Be sure to accurately estimate your living expenses each month. We’ve already discussed transportation and housing costs, but be sure to look into such monthly expenses as food and the cost of standard household items like toothpaste, soap, cleaning supplies, etc… In some countries these things will be extremely cheap, but in others they could be very high. Just make sure you know what you’re getting into.
4. Other Issues to Consider
There are always lots of little loose ends to consider when making a move to work overseas. There’s no way to cover everything, but a few more things to keep in mind and ask about prior to departure:
- What about education for children? Are there educational opportunities for your kids and if so, who pays. I know certain Oil executives who have their children’s school tuitions written into their contract as part of their benefits package. In some countries, the price of an English-speaking school is very high. In other countries, it simply isn’t available.
- Have a plan to deal with any chronic medical issues you or your family may have. Try to pack a few months worth of any necessary meds and be sure to ask about healthcare in the region. If you’re the only medical professional within 100 miles, you need to know this going in and plan accordingly.
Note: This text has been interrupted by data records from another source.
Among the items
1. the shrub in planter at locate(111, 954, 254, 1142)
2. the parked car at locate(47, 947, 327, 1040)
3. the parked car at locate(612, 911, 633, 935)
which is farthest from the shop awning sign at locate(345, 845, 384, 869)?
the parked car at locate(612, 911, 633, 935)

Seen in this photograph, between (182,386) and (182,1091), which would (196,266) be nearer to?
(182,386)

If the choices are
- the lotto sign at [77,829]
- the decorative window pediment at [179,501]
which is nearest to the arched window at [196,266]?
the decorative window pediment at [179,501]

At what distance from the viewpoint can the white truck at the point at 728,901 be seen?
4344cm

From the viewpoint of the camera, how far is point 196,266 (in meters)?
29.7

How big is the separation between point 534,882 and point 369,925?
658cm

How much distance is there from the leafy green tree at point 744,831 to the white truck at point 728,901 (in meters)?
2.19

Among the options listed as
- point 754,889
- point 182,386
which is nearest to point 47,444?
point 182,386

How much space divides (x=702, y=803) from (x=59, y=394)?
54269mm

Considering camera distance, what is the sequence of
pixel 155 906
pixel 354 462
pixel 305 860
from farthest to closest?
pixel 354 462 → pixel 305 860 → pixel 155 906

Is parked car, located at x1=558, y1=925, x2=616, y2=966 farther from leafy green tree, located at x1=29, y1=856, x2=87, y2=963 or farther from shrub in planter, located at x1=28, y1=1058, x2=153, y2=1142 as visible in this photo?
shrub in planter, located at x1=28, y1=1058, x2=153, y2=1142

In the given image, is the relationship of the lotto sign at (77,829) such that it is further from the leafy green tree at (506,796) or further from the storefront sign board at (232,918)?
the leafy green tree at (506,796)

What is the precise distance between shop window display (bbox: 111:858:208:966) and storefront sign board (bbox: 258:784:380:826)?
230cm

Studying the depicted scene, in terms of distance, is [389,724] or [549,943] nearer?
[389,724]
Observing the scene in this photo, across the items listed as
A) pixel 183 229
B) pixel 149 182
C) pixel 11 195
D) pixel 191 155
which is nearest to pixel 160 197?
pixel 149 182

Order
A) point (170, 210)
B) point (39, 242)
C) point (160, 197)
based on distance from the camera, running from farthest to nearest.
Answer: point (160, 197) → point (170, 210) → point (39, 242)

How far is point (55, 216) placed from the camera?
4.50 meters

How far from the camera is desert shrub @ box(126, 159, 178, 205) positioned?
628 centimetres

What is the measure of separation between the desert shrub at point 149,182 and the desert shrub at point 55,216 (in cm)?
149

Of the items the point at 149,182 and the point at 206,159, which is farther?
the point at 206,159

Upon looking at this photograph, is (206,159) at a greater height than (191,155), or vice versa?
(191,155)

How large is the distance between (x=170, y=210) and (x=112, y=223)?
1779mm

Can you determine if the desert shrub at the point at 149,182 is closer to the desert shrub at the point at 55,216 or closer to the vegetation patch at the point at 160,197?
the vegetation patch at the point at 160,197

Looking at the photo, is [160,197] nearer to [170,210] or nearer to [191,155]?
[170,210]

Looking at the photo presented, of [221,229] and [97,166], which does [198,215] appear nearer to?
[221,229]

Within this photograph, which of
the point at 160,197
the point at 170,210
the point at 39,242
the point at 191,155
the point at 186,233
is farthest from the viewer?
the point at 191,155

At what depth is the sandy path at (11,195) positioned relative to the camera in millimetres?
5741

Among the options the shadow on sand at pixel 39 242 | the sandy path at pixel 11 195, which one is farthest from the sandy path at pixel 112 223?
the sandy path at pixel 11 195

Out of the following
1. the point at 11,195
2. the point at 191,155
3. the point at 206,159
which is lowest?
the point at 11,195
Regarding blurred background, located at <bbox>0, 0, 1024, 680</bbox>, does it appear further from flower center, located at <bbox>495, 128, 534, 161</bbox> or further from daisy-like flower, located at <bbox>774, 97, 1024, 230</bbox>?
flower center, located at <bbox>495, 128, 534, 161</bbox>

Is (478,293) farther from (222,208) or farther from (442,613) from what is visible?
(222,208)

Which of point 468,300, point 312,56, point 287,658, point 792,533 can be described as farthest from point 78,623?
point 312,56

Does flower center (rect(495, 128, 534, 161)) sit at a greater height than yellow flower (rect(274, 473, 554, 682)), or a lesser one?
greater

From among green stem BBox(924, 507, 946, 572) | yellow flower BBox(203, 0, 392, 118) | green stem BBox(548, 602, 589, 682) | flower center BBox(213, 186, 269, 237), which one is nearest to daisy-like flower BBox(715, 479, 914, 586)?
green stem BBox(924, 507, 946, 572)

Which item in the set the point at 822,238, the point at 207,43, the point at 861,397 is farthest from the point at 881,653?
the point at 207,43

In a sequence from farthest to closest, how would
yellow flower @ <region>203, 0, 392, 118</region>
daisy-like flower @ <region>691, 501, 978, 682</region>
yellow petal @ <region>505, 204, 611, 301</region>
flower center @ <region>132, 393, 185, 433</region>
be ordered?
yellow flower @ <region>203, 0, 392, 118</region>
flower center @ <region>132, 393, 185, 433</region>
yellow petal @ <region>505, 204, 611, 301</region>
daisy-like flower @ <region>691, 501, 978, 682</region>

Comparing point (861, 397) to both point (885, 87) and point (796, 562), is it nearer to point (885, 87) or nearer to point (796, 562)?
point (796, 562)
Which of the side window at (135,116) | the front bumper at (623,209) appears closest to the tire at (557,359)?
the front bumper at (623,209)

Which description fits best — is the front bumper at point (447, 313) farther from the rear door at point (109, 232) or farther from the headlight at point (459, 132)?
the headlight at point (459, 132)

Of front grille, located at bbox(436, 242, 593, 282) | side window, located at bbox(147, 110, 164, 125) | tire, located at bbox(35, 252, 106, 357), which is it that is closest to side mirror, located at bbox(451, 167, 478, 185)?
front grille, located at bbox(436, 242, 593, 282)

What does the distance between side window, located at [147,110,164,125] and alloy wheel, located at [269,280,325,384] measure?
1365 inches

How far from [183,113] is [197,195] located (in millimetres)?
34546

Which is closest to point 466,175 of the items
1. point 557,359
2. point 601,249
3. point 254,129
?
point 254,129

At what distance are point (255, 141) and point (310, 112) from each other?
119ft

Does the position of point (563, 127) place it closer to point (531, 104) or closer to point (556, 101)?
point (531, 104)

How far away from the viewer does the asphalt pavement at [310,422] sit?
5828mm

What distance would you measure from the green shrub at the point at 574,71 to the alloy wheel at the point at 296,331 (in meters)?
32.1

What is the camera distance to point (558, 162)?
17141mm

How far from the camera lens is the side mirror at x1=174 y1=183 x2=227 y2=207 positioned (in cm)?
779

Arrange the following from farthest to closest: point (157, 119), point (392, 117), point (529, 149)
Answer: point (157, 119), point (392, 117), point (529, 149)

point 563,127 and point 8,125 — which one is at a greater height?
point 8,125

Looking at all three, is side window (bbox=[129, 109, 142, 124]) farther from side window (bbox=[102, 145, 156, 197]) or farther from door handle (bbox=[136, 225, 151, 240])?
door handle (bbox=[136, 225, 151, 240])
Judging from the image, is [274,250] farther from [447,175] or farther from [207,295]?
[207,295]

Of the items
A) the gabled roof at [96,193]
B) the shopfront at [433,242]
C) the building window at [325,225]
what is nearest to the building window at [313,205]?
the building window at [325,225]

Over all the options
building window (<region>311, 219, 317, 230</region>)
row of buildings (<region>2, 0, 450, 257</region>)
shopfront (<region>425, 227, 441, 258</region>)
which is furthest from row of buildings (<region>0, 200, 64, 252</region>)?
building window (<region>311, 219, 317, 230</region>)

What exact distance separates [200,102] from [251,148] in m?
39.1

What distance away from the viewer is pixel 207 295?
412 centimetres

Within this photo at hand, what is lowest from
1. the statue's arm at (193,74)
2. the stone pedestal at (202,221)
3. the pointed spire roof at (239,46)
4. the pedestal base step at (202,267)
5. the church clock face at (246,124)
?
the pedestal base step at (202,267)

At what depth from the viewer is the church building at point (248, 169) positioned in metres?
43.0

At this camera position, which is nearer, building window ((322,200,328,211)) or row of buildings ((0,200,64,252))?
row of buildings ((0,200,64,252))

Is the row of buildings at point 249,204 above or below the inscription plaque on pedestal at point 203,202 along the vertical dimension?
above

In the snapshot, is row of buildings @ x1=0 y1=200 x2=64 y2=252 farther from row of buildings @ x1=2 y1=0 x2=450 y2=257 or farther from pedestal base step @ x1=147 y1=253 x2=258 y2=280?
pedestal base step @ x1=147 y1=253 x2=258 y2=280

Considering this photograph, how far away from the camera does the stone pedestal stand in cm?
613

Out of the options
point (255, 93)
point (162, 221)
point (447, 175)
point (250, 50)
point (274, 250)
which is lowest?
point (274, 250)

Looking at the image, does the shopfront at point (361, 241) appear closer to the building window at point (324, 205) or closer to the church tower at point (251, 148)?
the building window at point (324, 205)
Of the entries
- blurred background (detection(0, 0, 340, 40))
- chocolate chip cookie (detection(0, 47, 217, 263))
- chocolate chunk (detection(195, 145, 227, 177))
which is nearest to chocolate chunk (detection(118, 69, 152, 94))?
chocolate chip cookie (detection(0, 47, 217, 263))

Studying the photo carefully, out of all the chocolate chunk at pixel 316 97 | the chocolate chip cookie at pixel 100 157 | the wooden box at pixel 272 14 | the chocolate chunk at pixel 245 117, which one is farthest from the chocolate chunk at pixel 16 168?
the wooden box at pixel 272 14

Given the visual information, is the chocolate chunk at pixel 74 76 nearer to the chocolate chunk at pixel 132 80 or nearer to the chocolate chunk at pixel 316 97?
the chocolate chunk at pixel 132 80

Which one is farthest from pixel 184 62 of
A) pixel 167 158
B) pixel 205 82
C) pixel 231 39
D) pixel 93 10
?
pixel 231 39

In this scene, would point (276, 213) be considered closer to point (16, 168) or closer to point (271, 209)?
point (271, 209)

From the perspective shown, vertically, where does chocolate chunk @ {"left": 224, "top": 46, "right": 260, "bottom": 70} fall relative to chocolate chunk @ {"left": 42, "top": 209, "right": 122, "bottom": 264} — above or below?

- Who actually is your employer? This sounds like a silly question except sometimes it’s a difficult one to answer. Depending on how your contract is structured, you might be an employee of the hospital, or a placement company, or some other entity. If you sign a contract with an American company that then places you overseas, you in theory have more protections (due to American labor laws) than if you sign directly with a foreign company or government. Foreign contracts are subject to foreign law, which may differ significantly from American law. For instance, in some countries, an employer can fire an employee for any reason without any notice whatsoever, without appeal. If your contract is with an American employer, however, you should be given due process during any contract issues and at least have the security of knowing that you are protected under US state and federal labor laws.
- Be sure to ask about health insurance and whether you have American health insurance, health insurance applicable to your employment country, or both (or neither). I know many expats who have had difficulty with this issue. In some cases, the expat gets sick in the foreign country only to find out their health insurance only applies to American healthcare. In other cases, an expat back home on leave gets sick and finds out their health insurance does not cover American healthcare, only healthcare in their country of employment. Be sure to look into this issue prior to signing your contract and plan accordingly.
- The issue of pets is another one that can be very difficult. Are pets allowed where you will be living? Are your pets even allowed in the country in which you’ll be working? In the Middle East, for instance, many breeds of dogs (specifically certain bulldog breeds) are not allowed into the country. Exotic pets such as snakes and other unique animals are often difficult to bring into another country for any reason. If you cannot bear the thought of leaving FiFi behind with friends or family while you’re away, make sure this issue is discussed before you sign a contract.
Working overseas can be a very rewarding experience. Use these tips to avoid some common pitfalls and you’ll make your overseas experience a lot more enjoyable.